◆ Sayfa Alıntısı
──────────

|
|
|
|
|
|
Bir avuç para hayallere yetti
Dar gelirli vatandaşlara, kefilsiz ve uygun koşullarda verilen "mikrokredi" Diyarbakırlı Buğdaycı kardeşlerin hayallerini de gerçeğe dönüştürdü. Hatun ve Perihan Buğdaycı, annelerinin 500 milyon TL'lik krediyle kurduğu iş sayesinde üniversite eğitimi alabilecek.
*** Kızların mikrokredi mucizesi
Diyarbakırlı on çocuklu, dar gelirli bir ailenin en büyükleri olan Hatun ve Perihan'ın ortak hayali üniversitede okumak öğretmen olmaktı. Ama parasızlık, önlerinde büyük bir engel olarak duruyordu. Sonunda çareyi anne buldu: Mikrokredi.
Hatun Buğdaycı 22, kardeşi Perihan 17 yaşında. Diyarbakırlı on çocuklu bir ailenin en büyükleri onlar. Bugüne kadar Diyarbakır'dan başka bir yeri ne görmüşler ne de hayal etmişler. Hayatları boyunca bir tek idealleri olmuş; üniversitede okumak. Ama söz konusu olan, Diyarbakırlı fakir bir ailede büyüyen iki genç kız olunca hayat zor bir yol çizebiliyor. Mikrokredi toplantılarından birinde rastladık Hatun ve Perihan'a. Haftalık toplantıya yeni doğum yapan annelerinin yerine katılmışlardı. Hatun ve Perihan Diyarbakır'ın en fakir mahallesi Benusen'de oturuyor. Yeni doğan kardeşleriyle birlikte on iki nüfuslu aile içinden sıyrılıp, sınava hazırlanmak ve üniversiteyi kazanmak Hatun ve Perihan için hayaldi. Ta ki geçtiğimiz yıl bir komşularından mikrokredi projesini duyana kadar. Alınan küçük kredilerle evini geçindiren kadınlar, kız kardeşler için de umut ışığı oldu. Anne Hediye Buğdaycı, kızlarının üniversite hayallerini gerçekleştirmek için mikrokrediye başvurdu. Kızlar annelerinin aldığı 500 milyon lira krediyle süs eşyaları yapıp satmaya başladılar. Amaç üniversiteye hazırlık kursuna yazılabilmekti. Hatun mikrokredi hikayesini şöyle anlatıyor: "Benim için ulaşılması çok zor bir şeydi üniversite. Ama hiç umudu yitirmedim, 'Bir gün üniversiteye gideceğim' dedim hep. Kursa gitmek istiyordum ama paramız yoktu. Babamın kazandığı para ancak geçinmemize yetiyordu. Annem komşusundan duymuş, "Şu mikrokrediyi alalım, sana dershane parası yapalım" dedi. Hemen komşularla birlikte iş eğitimine başladı annem."

──────────

◆ Bir veri kümesinde yer alan kayıtlar
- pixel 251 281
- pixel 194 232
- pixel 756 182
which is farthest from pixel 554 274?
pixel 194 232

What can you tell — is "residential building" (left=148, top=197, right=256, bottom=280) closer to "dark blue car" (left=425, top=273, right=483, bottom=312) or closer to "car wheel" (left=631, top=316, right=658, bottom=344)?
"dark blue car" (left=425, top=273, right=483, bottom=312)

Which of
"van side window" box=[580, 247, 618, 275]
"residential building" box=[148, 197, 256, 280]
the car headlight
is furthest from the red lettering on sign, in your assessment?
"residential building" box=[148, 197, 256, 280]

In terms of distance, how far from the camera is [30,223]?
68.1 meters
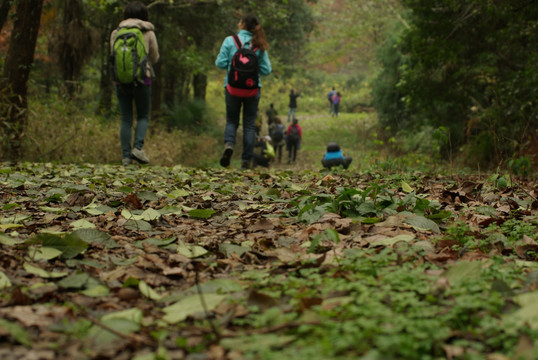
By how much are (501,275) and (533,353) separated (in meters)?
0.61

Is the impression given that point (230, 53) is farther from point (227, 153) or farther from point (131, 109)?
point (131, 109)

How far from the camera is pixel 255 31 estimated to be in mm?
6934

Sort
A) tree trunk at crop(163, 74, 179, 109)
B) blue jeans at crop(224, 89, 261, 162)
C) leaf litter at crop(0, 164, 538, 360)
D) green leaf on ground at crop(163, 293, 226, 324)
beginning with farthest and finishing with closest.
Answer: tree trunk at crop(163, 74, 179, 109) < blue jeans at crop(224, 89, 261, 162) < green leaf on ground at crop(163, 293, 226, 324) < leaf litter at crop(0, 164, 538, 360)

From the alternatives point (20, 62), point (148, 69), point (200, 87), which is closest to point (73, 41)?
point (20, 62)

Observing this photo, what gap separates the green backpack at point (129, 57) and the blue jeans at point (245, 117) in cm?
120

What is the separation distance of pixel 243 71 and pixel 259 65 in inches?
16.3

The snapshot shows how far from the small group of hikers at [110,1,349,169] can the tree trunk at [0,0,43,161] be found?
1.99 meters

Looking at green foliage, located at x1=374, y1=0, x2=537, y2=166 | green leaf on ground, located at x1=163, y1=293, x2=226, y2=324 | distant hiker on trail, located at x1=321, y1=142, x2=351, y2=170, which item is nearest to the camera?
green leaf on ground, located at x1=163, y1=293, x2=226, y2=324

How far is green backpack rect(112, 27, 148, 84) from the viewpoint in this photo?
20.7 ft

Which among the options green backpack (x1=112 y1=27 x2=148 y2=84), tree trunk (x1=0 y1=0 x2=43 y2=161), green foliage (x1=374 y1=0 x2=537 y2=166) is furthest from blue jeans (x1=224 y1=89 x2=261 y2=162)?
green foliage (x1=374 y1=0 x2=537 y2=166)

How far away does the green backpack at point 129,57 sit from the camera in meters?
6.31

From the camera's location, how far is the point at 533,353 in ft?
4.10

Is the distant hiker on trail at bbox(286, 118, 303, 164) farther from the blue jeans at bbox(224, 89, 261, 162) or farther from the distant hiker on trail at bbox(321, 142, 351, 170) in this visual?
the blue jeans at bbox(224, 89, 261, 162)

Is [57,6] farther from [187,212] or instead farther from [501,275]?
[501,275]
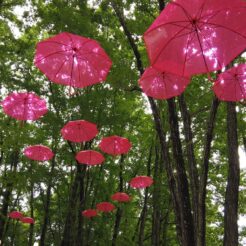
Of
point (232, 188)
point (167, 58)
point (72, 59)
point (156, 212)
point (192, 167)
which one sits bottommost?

──────────

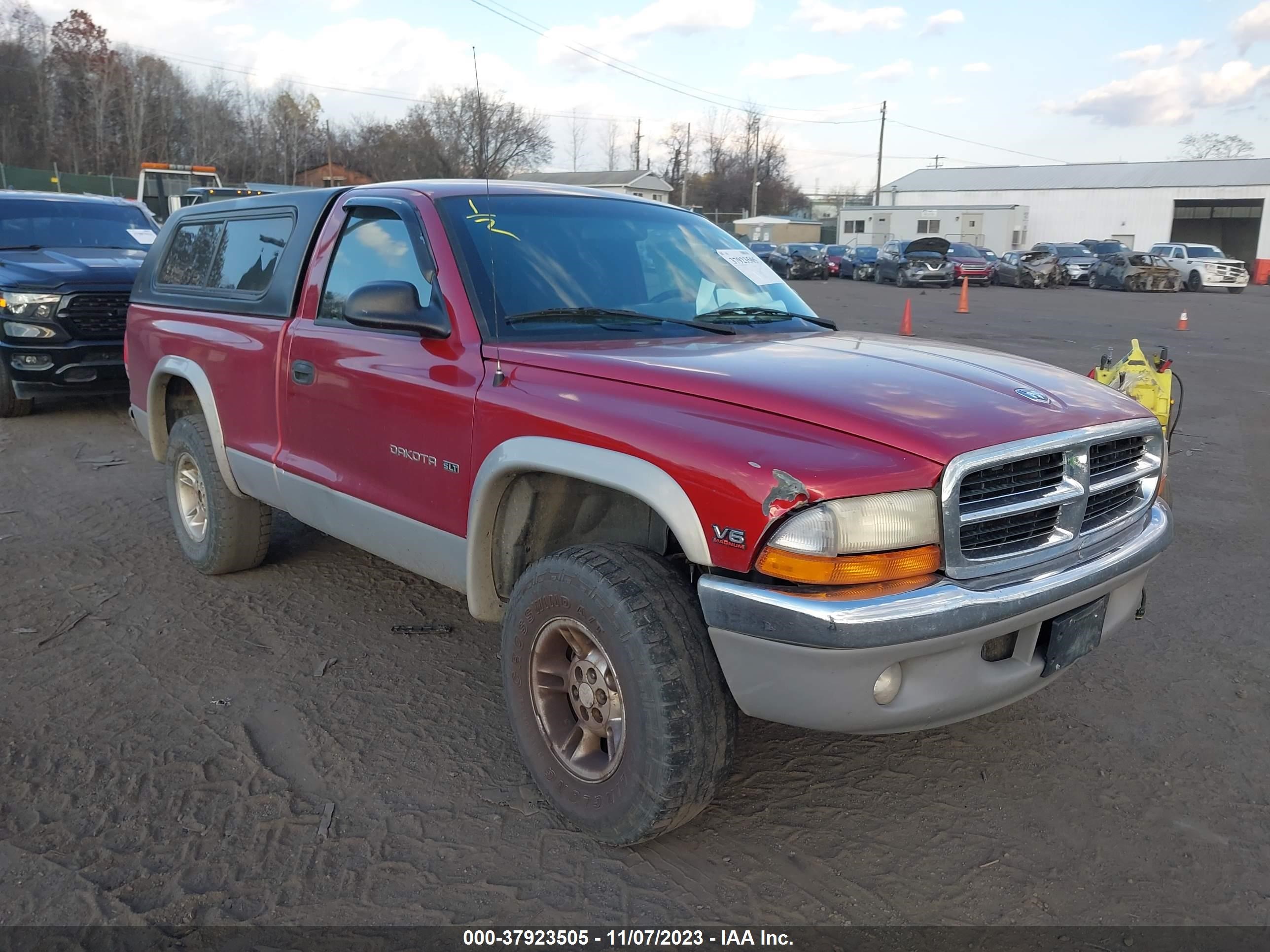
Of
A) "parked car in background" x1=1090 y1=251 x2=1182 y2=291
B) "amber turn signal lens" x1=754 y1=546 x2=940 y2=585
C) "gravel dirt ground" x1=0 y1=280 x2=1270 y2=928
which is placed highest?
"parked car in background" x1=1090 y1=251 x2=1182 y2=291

──────────

◆ Uygulanacak Yönerge
Sayfa alıntısına dayanarak aşağıdaki soruları yanıtlayınız.
1. Hatun ve Perihan Buğdaycı kaç yaşındadır?
2. Aile Diyarbakır'ın hangi mahallesinde oturmaktadır?
3. Kızlar, annelerinin aldığı krediyle hangi işe başlamıştır?

◆ Eksiksiz Yanıt
1. Hatun 22, Perihan 17 yaşındadır.
2. Aile Benusen Mahallesi'nde oturmaktadır.
3. Kızlar süs eşyaları yapıp satmaya başlamıştır.